American politician (born 1969)

Marc J. Gergely (born October 17, 1969) is a former Democratic Party member of the Pennsylvania House of Representatives representing the 35th District and was elected in 2002. He was the Deputy Whip and was the only Democrat from Allegheny County to serve on the Labor Committee.

==Early life==
Gergely attended Indiana University of Pennsylvania. He began his working career by working for state Senator Albert "Buddy" Belan. He became the head of the McKeesport, Pennsylvania school district at age 26.

==Political career==
Gergely later worked as a director of the David Lawrence Convention Center in Pittsburgh. Prior to his election to the House, he was employed as a legislative assistant to state Senator Sean Logan.

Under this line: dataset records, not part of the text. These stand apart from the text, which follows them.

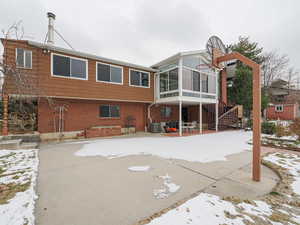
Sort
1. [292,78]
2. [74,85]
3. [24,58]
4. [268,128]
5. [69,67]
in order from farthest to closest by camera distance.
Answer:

In 2006 Gergely defeated former Duquesne Mayor George Matta II (53% - 47%). Matta ran what the Pittsburgh Post-Gazette called a "deceptive campaign". Matta falsely claimed Gergely voted for, and took, the controversial 2005 late night pay-raise. The Post-Gazette said, "At first such advertising would seem to be the product of some political Darth Vader. But given how easily it is debunked, it is more like the work of Vader's dim-witted brother.... We don't know who George Matta's media mastermind is, but the person should be fired. And Mr. Matta owes an apology to the Post-Gazette and the people of the 35th District -- they, as much as Rep. Gergely, have been the victims of a campaign of misinformation."

On September 7, 2013, Gergely was linked to an illegal gambling operation. He released a statement on September 9, 2013, described by the Pittsburgh Post-Gazette as "vague" and revealing little about the "relationship" he is recorded alluding to with Mr. Ronald "Pork" Melocchi. In August 2017, Gergely pleaded guilty to counts of conspiracy and accepting an illegal campaign contribution.

His brother Matthew Gergely also represented the same district from 2023 to 2025.